Deductible Sticker Shock
Gail Wilensky, a senior fellow for Project HOPE and the Medicare director for the first Bush Administration, said on Monday that consumers should be as mindful of deductibles and the hospitals and doctors in network as the monthly premium costs in shopping around.
“What you’re buying is not just the benefits specified in the law but whom you will have access to in getting the service delivered,” she said in an interview. Many of the policies being offered on the federal and state exchanges carry annual deductibles that often top $5,000 for an individual and $10,000 for a couple, according to The New York Times.
“Right now, most of the focus has been on the cost of the monthly premium and occasionally people have remembered to . . .look at what the deductible and the co-insurance is, because that is as important as the premium,” she added. “Whether a hospital is in or out of network is really the third piece: don’t forget to look at what you’re buying.”
Like most insurance policies, the lower the premium the higher the deductible. For example, in El Paso, Tex., for a couple both age 35, one of the cheapest plans on the federal exchange, offered by Blue Cross and Blue Shield, has a premium of less than $300 a month but an annual deductible of more than $12,000, according to the Times. In the case of a 45-year-old couple purchasing insurance on the federal exchange in Saginaw, Mich., a policy with a premium of $515 a month carries a deductible of $10,000 a year.
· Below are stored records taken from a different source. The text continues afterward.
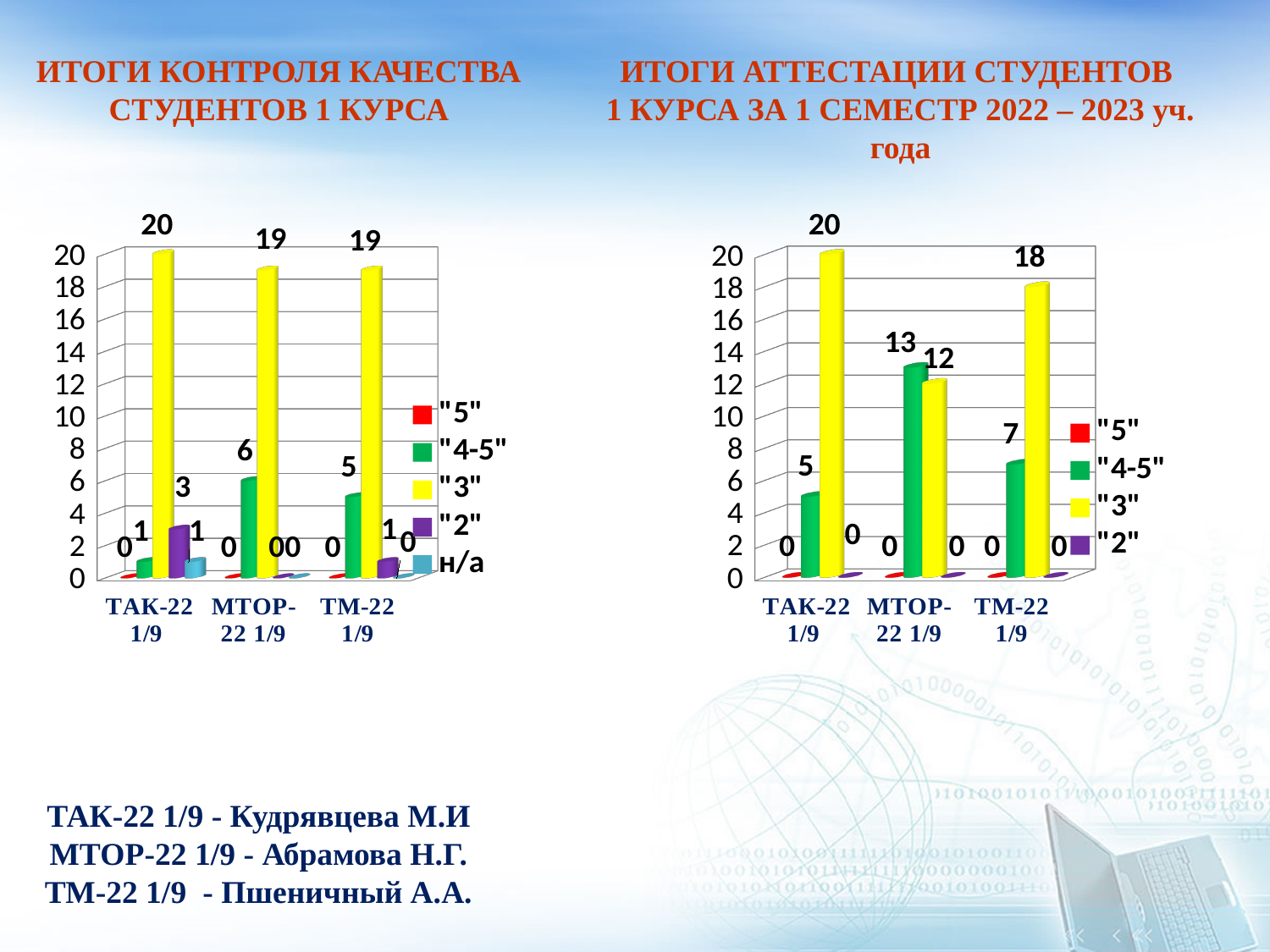
In the left chart (ИТОГИ КОНТРОЛЯ КАЧЕСТВА СТУДЕНТОВ 1 КУРСА), what is the value of the "3" series for ТАК-22 1/9? 20 In the right chart (ИТОГИ АТТЕСТАЦИИ СТУДЕНТОВ 1 КУРСА), how many groups are shown on the x axis? 3 In the right chart (ИТОГИ АТТЕСТАЦИИ СТУДЕНТОВ 1 КУРСА), which group has the lowest value for the "3" series? МТОР-22 1/9 In the right chart (ИТОГИ АТТЕСТАЦИИ СТУДЕНТОВ 1 КУРСА), what is the value of the "3" series for ТМ-22 1/9? 18 In the right chart (ИТОГИ АТТЕСТАЦИИ СТУДЕНТОВ 1 КУРСА), what is the value of the "4-5" series for МТОР-22 1/9? 13 In the right chart (ИТОГИ АТТЕСТАЦИИ СТУДЕНТОВ 1 КУРСА), which is larger for МТОР-22 1/9: the "4-5" value or the "3" value? "4-5" In the left chart (ИТОГИ КОНТРОЛЯ КАЧЕСТВА СТУДЕНТОВ 1 КУРСА), what is the value of the "4-5" series for МТОР-22 1/9? 6 In the left chart (ИТОГИ КОНТРОЛЯ КАЧЕСТВА СТУДЕНТОВ 1 КУРСА), what is the difference between the "3" values for ТАК-22 1/9 and ТМ-22 1/9? 1 In the left chart (ИТОГИ КОНТРОЛЯ КАЧЕСТВА СТУДЕНТОВ 1 КУРСА), how many series does the legend list? 5 What kind of chart is the right chart (ИТОГИ АТТЕСТАЦИИ СТУДЕНТОВ 1 КУРСА)? Bar chart In the left chart (ИТОГИ КОНТРОЛЯ КАЧЕСТВА СТУДЕНТОВ 1 КУРСА), which group has the highest value for the "4-5" series? МТОР-22 1/9 In the left chart (ИТОГИ КОНТРОЛЯ КАЧЕСТВА СТУДЕНТОВ 1 КУРСА), what is the value of the "2" series for ТАК-22 1/9? 3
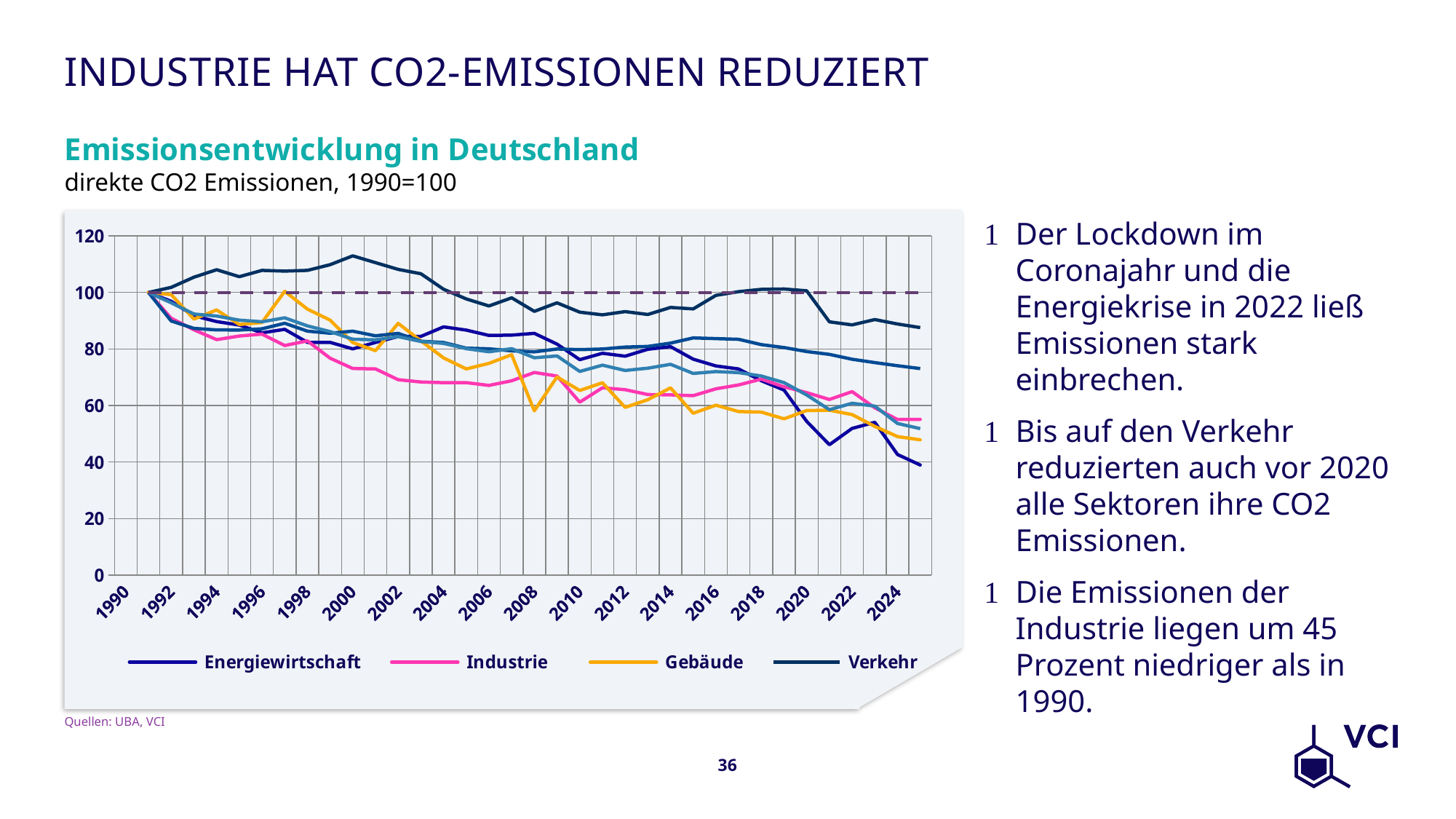
Is the value for Gebäude in 2024 greater or less than 60? less Is the value for Verkehr in 2000 greater or less than 100? greater Does the Industrie series rise or fall overall from 1990 to 2024? fall How many series does the chart legend list? 4 Which series has the highest value in 2024? Verkehr Is the value for Verkehr in 2024 greater or less than 80? greater What is the title of the chart? Emissionsentwicklung in Deutschland What is the value of the Industrie series in 1990? 100 Which series has the lowest value in 2024? Energiewirtschaft What kind of chart is shown on the slide? line chart In 2024, which is larger: the value for Verkehr or the value for Industrie? Verkehr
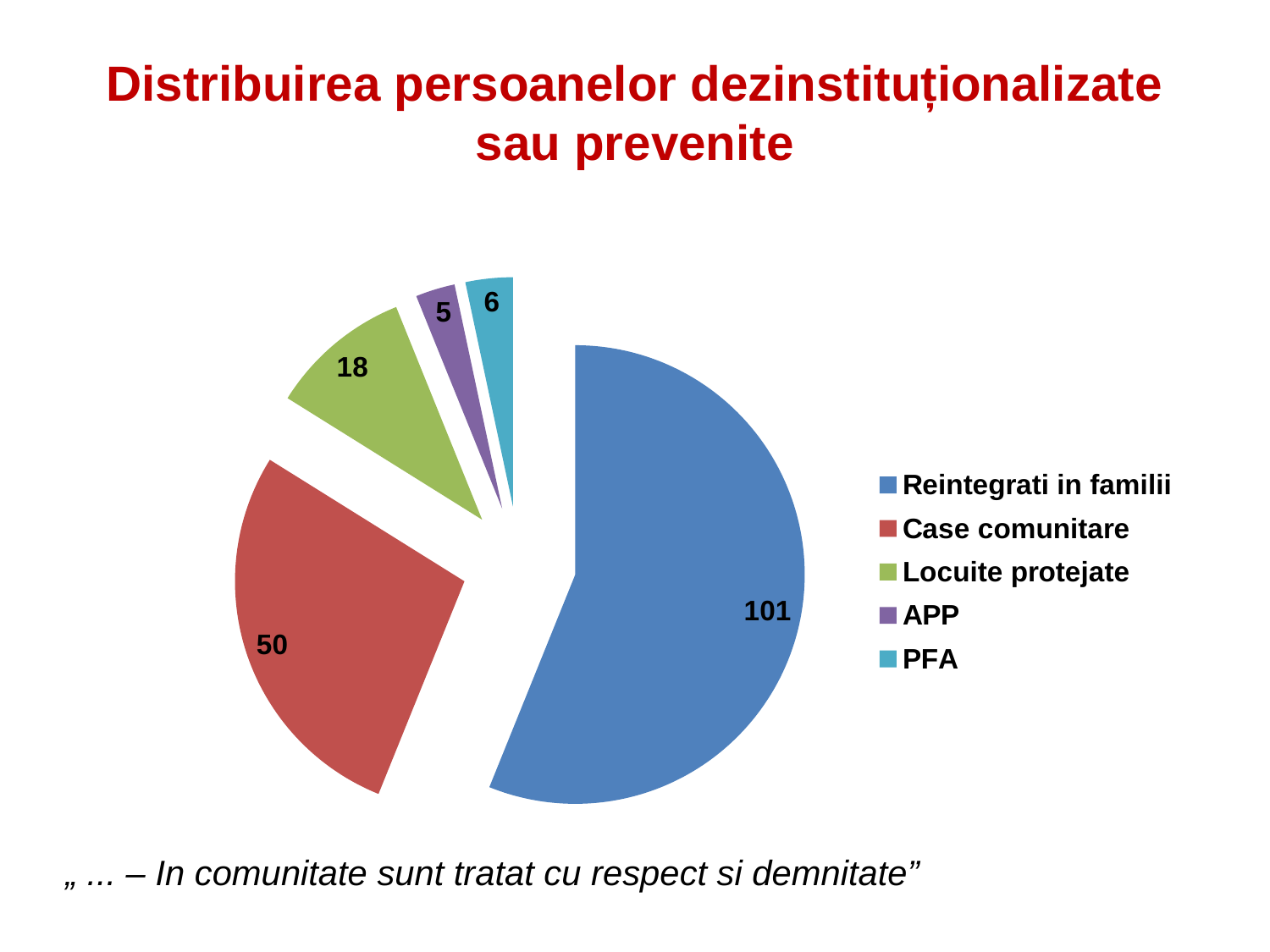
What is the value for Case comunitare? 50 What is the difference between the values for Reintegrati in familii and Case comunitare? 51 What share of the pie does Locuite protejate represent? 10% Which is larger, the value for PFA or the value for APP? PFA How many entries does the legend list? 5 How many slices does the pie chart have? 5 Which category has the largest slice? Reintegrati in familii What is the value for Reintegrati in familii? 101 What kind of chart is shown on the slide? Pie chart What is the value for Locuite protejate? 18 Which category has the smallest slice? APP What is the value for PFA? 6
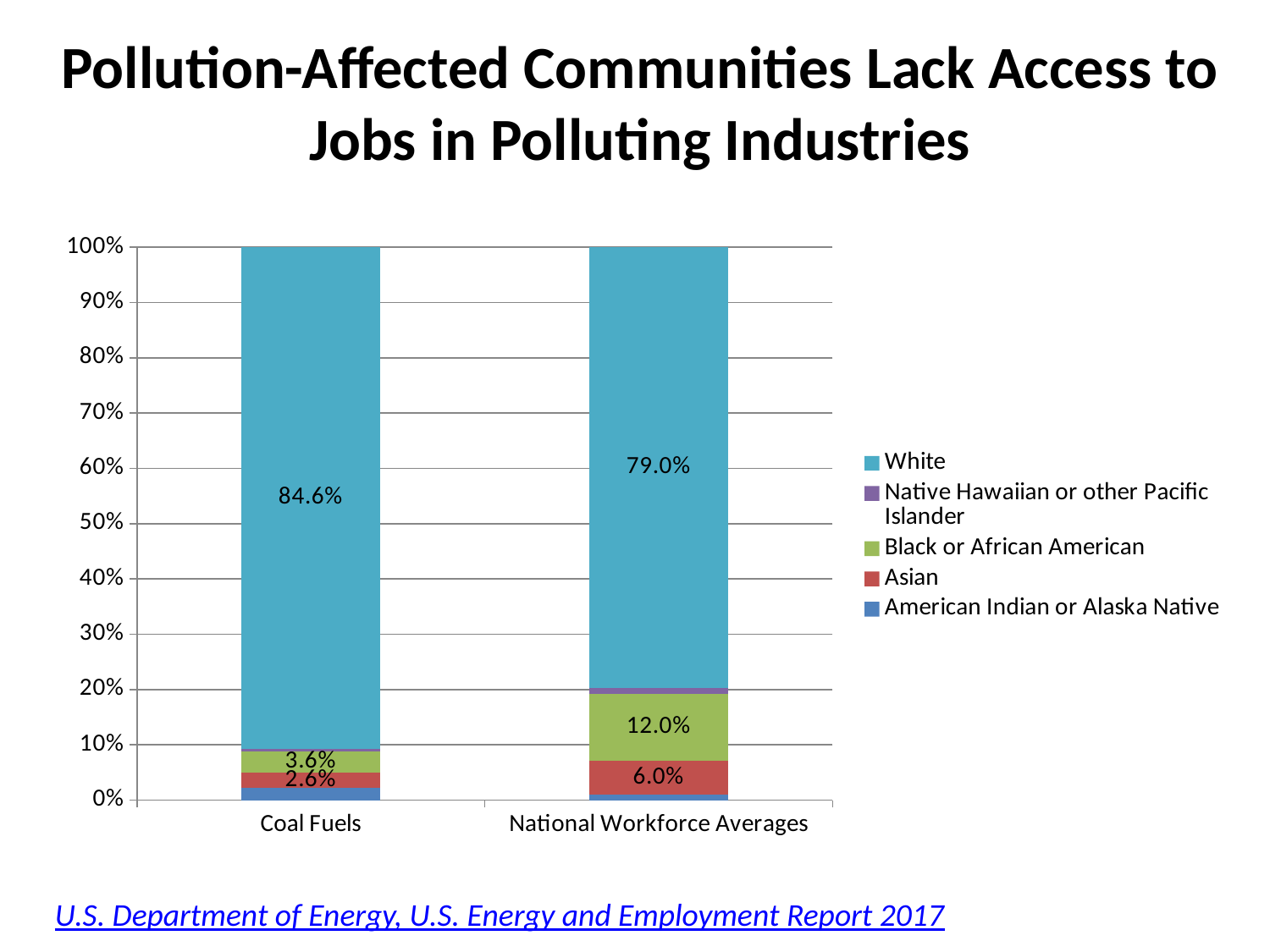
What kind of chart is shown on the slide? Stacked bar chart What is the value for Black or African American in the Coal Fuels bar? 3.6% What is the value for White in the National Workforce Averages bar? 79.0% What is the difference between the White share for Coal Fuels and for National Workforce Averages? 5.6% What is the value for Asian in the National Workforce Averages bar? 6.0% What is the value for Asian in the Coal Fuels bar? 2.6% What is the value for Black or African American in the National Workforce Averages bar? 12.0% How many series does the legend list? 5 What is the value for White in the Coal Fuels bar? 84.6% Which category has the larger White share, Coal Fuels or National Workforce Averages? Coal Fuels How many categories are shown on the x axis? 2 What is the difference between the Black or African American share for National Workforce Averages and for Coal Fuels? 8.4%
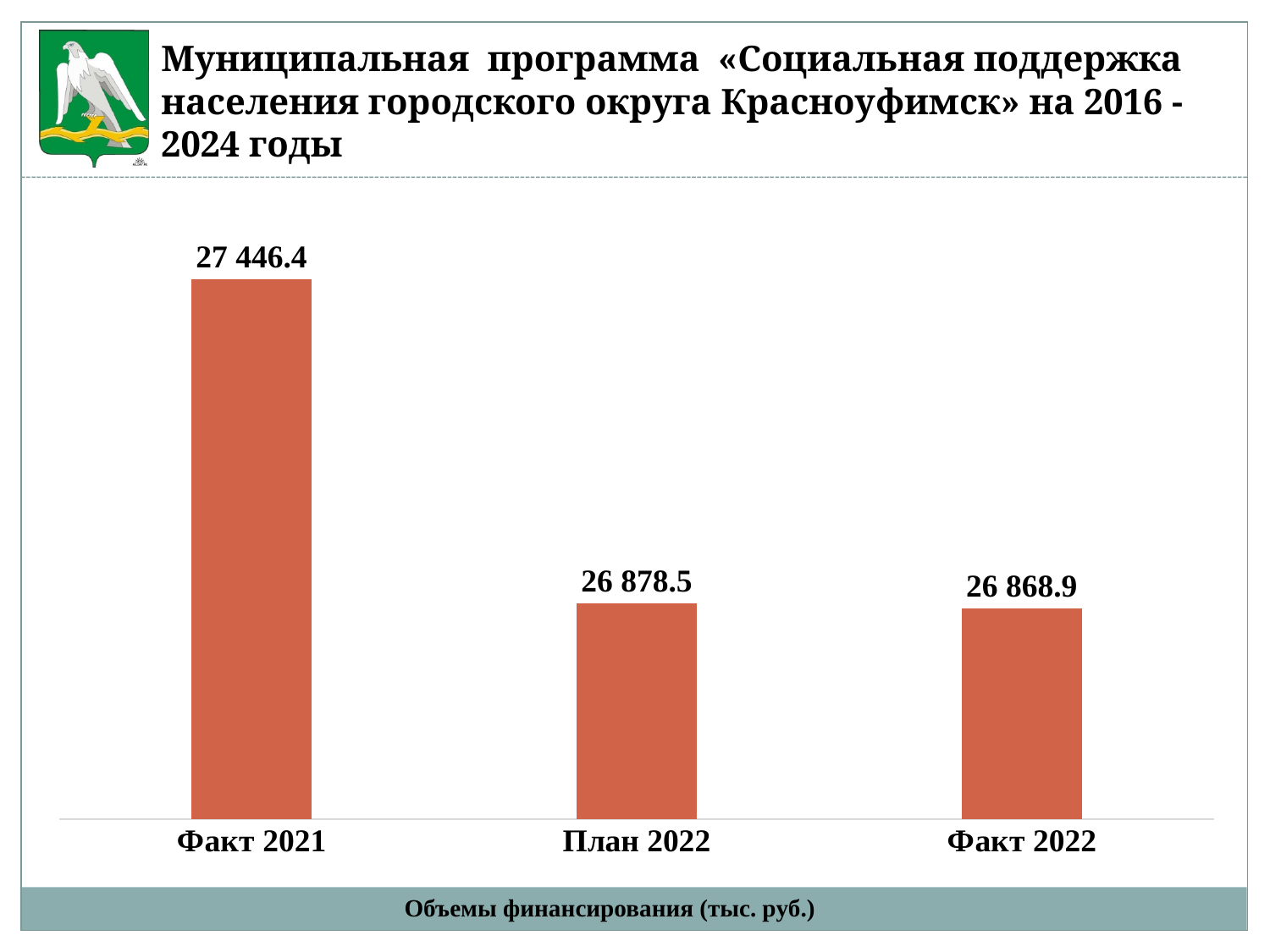
What is the difference between the values for План 2022 and Факт 2022? 9.6 What is the value for План 2022? 26 878.5 What is the value for Факт 2021? 27 446.4 What kind of chart is shown on the slide? Bar chart Which is larger, the value for Факт 2021 or the value for План 2022? Факт 2021 What unit is given in the caption below the chart? тыс. руб. Which category has the highest value? Факт 2021 What is the value for Факт 2022? 26 868.9 What is the difference between the values for Факт 2021 and Факт 2022? 577.5 How many categories are shown in the chart? 3 What is the difference between the values for Факт 2021 and План 2022? 567.9 Do the values rise or fall from Факт 2021 to Факт 2022? Fall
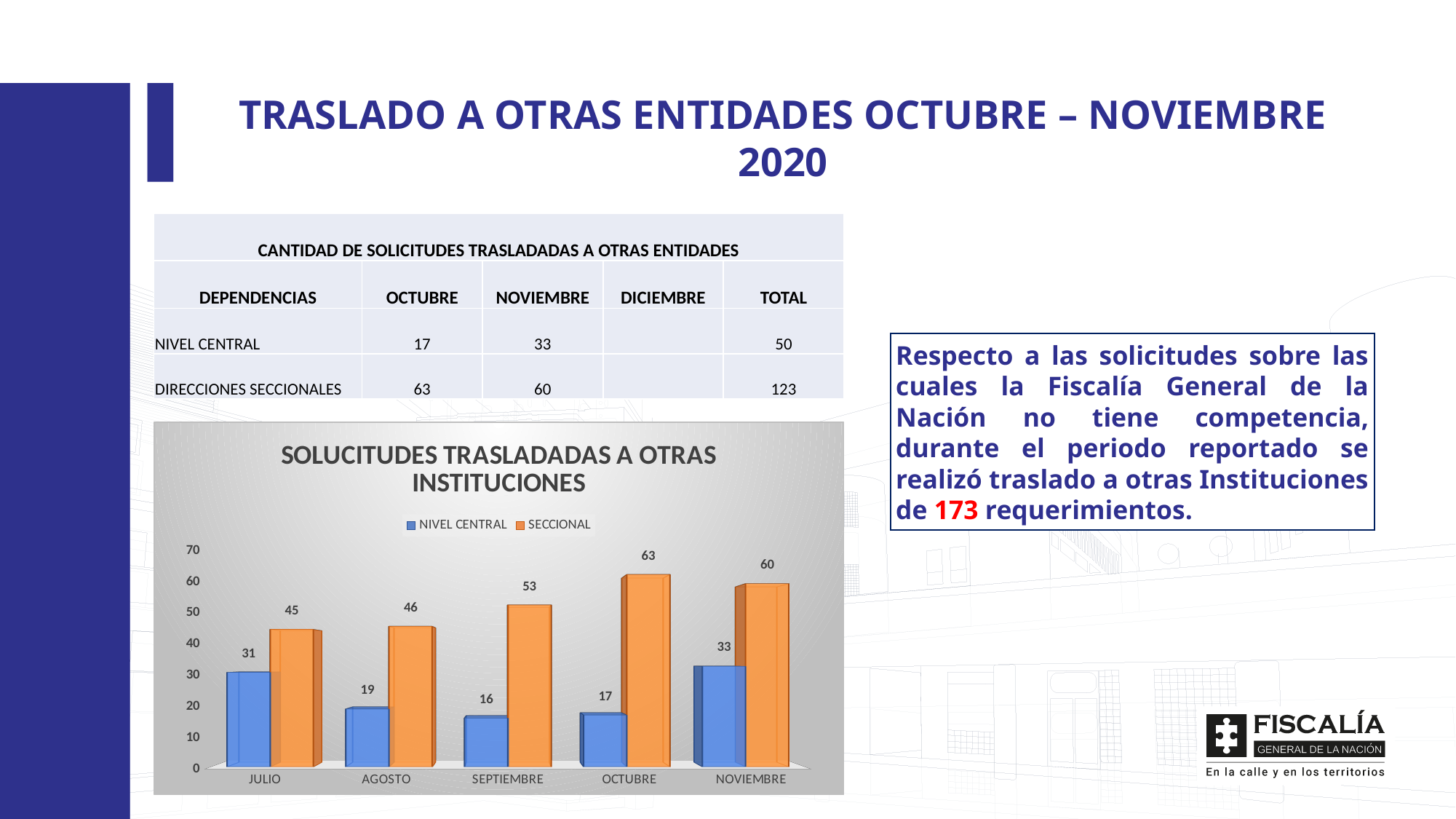
What kind of chart is shown on the slide? Bar chart What is the value for SECCIONAL in OCTUBRE? 63 What is the value for NIVEL CENTRAL in JULIO? 31 Is the SECCIONAL value for SEPTIEMBRE greater or less than 50? greater What is the difference between the SECCIONAL and NIVEL CENTRAL values in OCTUBRE? 46 What is the title of the chart? SOLUCITUDES TRASLADADAS A OTRAS INSTITUCIONES Which month has the lowest NIVEL CENTRAL value? SEPTIEMBRE How many series does the chart legend list? 2 Which month has the highest SECCIONAL value? OCTUBRE What is the value for NIVEL CENTRAL in NOVIEMBRE? 33 Which is larger in AGOSTO, NIVEL CENTRAL or SECCIONAL? SECCIONAL How many months are shown on the x axis of the chart? 5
Some of the Best Hospitals Are Off Limits
Americans purchasing health insurance on the federal and state exchanges may be in for an even bigger shock when they discover some of the best hospitals in the country out of reach, even when those hospitals were previously available to them under their personal policies. That’s because most of the top hospitals in the country will accept insurance from only one or two companies operating under Obamacare.
Obamacare regulations and government subsidies are likely to make insurance more affordable for millions of Americans, as President Obama and senior aides have repeatedly boasted. But many insurers have responded to Obamacare caps on premiums by offering top-tier hospitals and physicians far less money for services rendered. And they’re responding by strictly limiting the number of policies they will accept.
Watchdog.org recently looked at the top 18 hospitals nationwide as ranked by U.S. News and World Report for 2013-2014 – contacting each hospital to determine their contracts and policies. The government watchdog group found that many of the best hospitals in the country were simply opting out of Obamacare – much to the detriment of people in search of the best or most specialized health care.
Both Ohio and California have a dozen insurance companies on their exchanges, yet two of the states’ premier hospitals — Cleveland Clinic and Cedars-Sinai Medical Center — have only one company in their respective networks.
A few, such as top rated Johns Hopkins in Baltimore, are mandated under state law to accept all insurance companies. Other than that, the hospital with the largest number of insurance companies is University Hospitals Case Medical Center in Cleveland with just four. Fully 11 of the 18 hospitals had just one or two carriers, according to Watchdog.org.
Amid a drive by insurers to limit costs, the majority of insurance plans being sold on the new health care exchanges in New York, Texas and California will not offer patients access to Memorial Sloan Kettering in New York City or MD Anderson Cancer Center in Houston, two top cancer centers, according to the Financial Times.
“We shouldn’t be surprised by this,” Wilensky said. “There was a lot of pressure that exchanges placed on insurance plans to keep premiums low, and the benefits are specified in law for each of the four levels of health care plans. If the benefits are specified and the premiums are pressed low – sometimes lower than the insurance companies thought was appropriate, a major way to try to accommodate that financial pressure is to limit the number of physicians and hospitals.”
“And by limiting the number of physicians and hospitals, you may get those that you include to accept a lower reimbursement,” she added.
Consumers have until Dec. 23 to enroll in new health insurance under Obamacare to qualify for coverage beginning Jan. 1. However, open enrollment will continue through the end of March.